### INFORMATION SHOWN
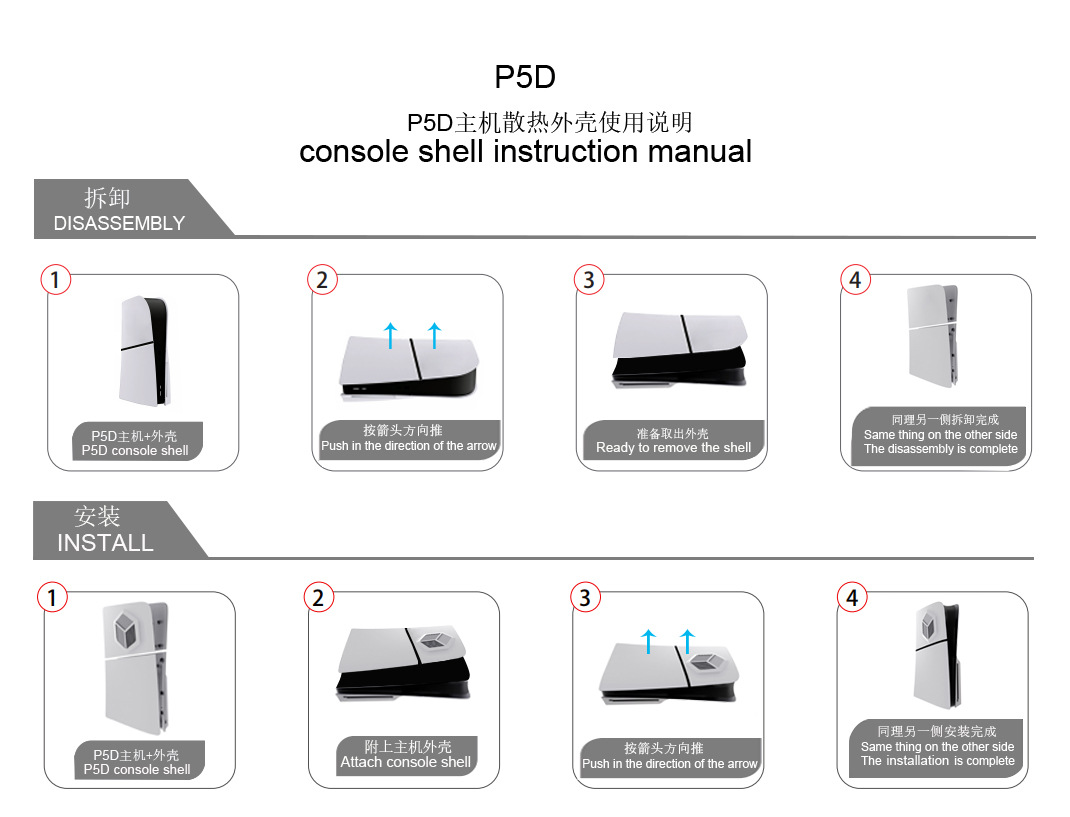 P5D

P5D主机散热外壳使用说明
console shell instruction manual

拆卸
DISASSEMBLY

1
P5D主机+外壳
P5D console shell

2
按箭头方向推
Push in the direction of the arrow

3
准备取出外壳
Ready to remove the shell

4
同理另一侧拆卸完成
Same thing on the other side
The disassembly is complete

安装
INSTALL

1
P5D主机+外壳
P5D console shell

2
附上主机外壳
Attach console shell

3
按箭头方向推
Push in the direction of the arrow

4
同理另一侧安装完成
Same thing on the other side
The installation is complete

### WORK ITEM
When you copy the records above, keep every word exact and leave out the pictures they contain.

### SOLUTION FOR THIS EXERCISE
 P5D

P5D主机散热外壳使用说明
console shell instruction manual

拆卸
DISASSEMBLY

1
P5D主机+外壳
P5D console shell

2
按箭头方向推
Push in the direction of the arrow

3
准备取出外壳
Ready to remove the shell

4
同理另一侧拆卸完成
Same thing on the other side
The disassembly is complete

安装
INSTALL

1
P5D主机+外壳
P5D console shell

2
附上主机外壳
Attach console shell

3
按箭头方向推
Push in the direction of the arrow

4
同理另一侧安装完成
Same thing on the other side
The installation is complete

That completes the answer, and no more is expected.